• _AIM OF THE EXERCISE_
Reproduce the following material word for word, beginning with the line that contains "In terms of" and continuing through the line that contains "the wood plank flooring at (582,387), the", with both of those lines included.

-- start THE INPUT --

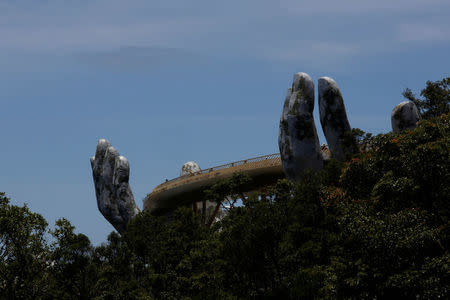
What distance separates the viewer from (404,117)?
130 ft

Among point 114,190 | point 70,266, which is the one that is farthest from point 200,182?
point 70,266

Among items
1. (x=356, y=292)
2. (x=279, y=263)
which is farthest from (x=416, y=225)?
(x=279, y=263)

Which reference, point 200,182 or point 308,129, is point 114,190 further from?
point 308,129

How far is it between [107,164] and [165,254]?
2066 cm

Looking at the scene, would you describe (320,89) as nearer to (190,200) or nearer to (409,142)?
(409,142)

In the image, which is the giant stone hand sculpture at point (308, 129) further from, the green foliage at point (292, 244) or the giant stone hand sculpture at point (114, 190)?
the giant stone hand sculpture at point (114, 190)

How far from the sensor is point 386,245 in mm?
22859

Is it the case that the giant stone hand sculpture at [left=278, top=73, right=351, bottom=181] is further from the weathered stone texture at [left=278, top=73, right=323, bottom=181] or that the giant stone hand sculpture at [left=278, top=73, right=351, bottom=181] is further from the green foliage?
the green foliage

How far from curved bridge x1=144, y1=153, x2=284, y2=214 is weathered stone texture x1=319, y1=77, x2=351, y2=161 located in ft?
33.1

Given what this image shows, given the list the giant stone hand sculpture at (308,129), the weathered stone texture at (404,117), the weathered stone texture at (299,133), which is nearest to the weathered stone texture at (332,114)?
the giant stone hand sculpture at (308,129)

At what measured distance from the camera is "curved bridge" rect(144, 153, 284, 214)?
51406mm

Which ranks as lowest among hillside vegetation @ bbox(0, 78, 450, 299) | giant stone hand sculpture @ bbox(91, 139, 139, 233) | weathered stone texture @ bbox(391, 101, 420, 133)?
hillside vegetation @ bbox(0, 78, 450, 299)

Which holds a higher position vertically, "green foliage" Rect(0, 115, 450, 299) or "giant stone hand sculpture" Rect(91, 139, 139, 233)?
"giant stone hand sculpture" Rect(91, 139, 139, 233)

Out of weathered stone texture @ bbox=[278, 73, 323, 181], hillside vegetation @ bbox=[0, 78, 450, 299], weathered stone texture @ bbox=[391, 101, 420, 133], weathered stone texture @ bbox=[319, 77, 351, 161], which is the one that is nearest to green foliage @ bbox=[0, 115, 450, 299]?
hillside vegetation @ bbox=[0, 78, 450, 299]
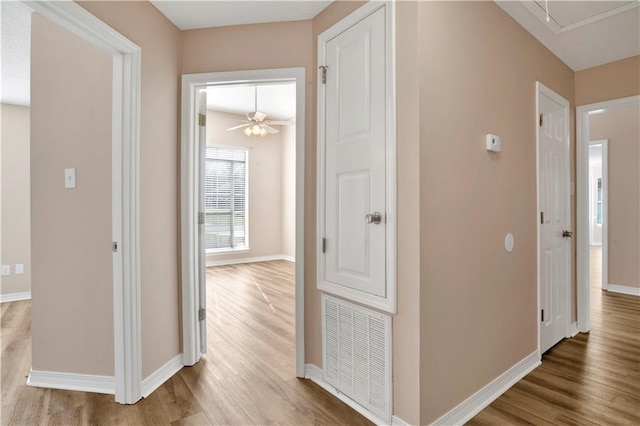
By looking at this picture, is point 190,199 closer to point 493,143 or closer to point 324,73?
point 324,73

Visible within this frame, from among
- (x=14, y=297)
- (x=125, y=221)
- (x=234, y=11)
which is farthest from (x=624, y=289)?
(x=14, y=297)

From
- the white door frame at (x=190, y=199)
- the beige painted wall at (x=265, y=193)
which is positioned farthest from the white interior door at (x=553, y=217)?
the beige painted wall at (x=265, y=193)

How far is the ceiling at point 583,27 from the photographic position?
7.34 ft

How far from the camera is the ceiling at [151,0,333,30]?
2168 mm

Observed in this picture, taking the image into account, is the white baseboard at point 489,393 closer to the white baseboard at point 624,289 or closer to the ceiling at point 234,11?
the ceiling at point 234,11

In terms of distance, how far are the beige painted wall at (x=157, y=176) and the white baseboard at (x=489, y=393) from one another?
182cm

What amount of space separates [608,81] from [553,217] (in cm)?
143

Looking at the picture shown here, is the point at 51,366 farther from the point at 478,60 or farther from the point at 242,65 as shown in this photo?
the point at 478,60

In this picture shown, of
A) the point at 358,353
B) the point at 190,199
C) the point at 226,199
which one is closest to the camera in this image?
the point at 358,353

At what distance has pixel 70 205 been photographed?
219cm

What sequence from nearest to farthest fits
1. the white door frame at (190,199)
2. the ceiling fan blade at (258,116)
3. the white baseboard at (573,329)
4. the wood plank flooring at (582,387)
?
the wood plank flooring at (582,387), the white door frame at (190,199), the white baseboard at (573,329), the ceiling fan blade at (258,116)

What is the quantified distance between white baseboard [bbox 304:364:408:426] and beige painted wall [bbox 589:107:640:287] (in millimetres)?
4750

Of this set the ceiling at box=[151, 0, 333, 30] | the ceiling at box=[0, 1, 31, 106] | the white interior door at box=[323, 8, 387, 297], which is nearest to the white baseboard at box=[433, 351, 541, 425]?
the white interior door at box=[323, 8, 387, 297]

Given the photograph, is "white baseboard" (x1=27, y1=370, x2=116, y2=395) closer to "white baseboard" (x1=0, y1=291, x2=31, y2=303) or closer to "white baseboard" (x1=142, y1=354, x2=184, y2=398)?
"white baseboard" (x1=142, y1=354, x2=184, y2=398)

-- end THE INPUT --
-- start THE INPUT --

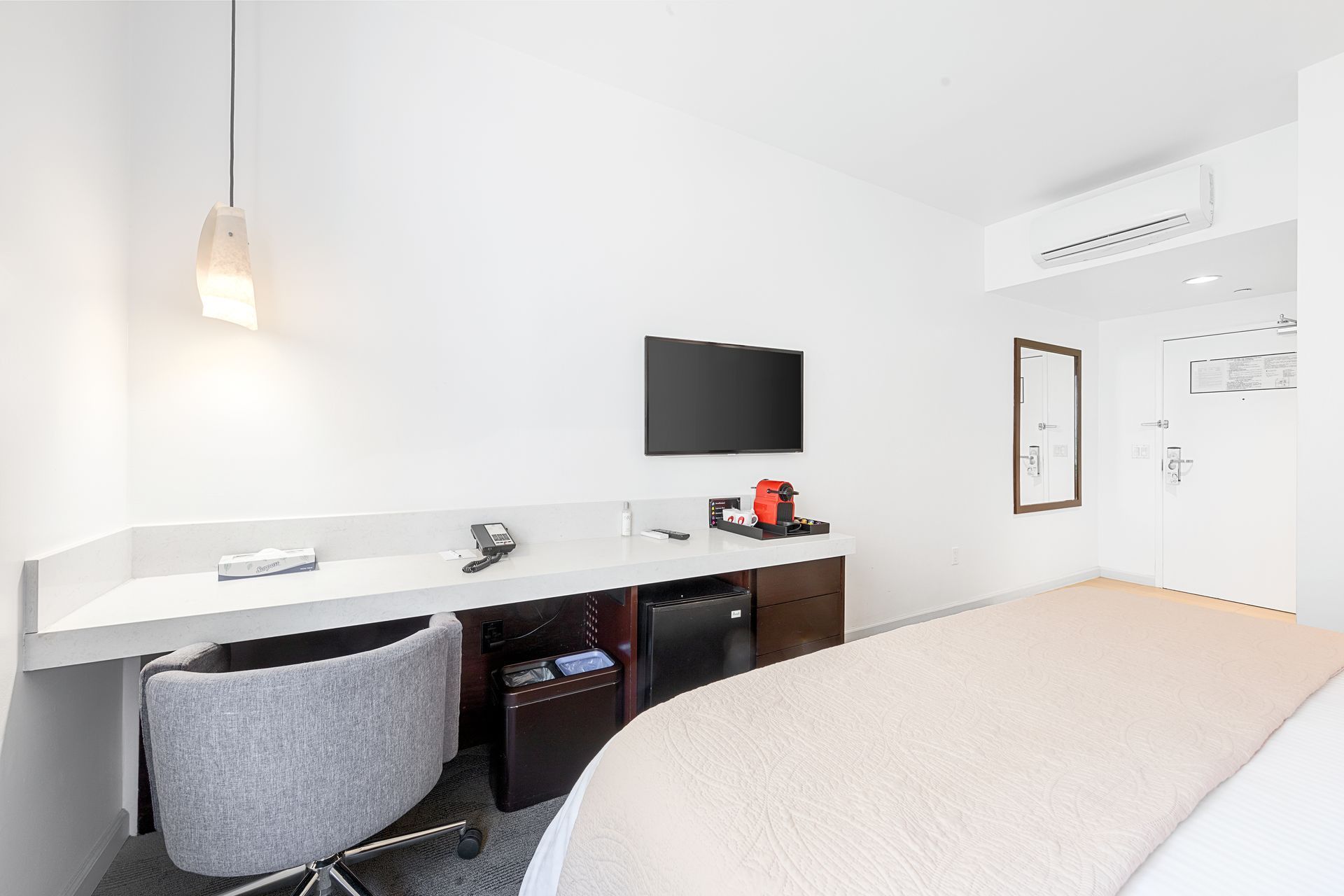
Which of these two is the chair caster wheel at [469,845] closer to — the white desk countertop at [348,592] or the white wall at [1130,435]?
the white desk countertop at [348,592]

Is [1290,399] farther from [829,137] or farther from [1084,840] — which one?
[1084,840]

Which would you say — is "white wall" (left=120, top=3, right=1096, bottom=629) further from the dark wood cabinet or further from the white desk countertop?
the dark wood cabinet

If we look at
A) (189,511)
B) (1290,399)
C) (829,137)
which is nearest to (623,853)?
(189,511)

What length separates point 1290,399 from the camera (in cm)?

-- end THE INPUT --

• _EXPECTED ANSWER_
In terms of distance, how far are the beige painted wall at (x=157, y=176) and the white baseboard at (x=489, y=393) from one another?
182cm

What amount of space separates [608,81] from [553,217] (in cm)?
143

Looking at the picture shown here, is the point at 51,366 farther from the point at 478,60 or farther from the point at 242,65 as shown in this photo?
the point at 478,60

In this picture shown, of
A) the point at 358,353
B) the point at 190,199
C) the point at 226,199
which one is closest to the camera in this image?
the point at 358,353

At what distance has pixel 70 205 been photographed?
219cm

What sequence from nearest to farthest fits
1. the white door frame at (190,199)
2. the ceiling fan blade at (258,116)
3. the white baseboard at (573,329)
4. the wood plank flooring at (582,387)
?
the wood plank flooring at (582,387), the white door frame at (190,199), the white baseboard at (573,329), the ceiling fan blade at (258,116)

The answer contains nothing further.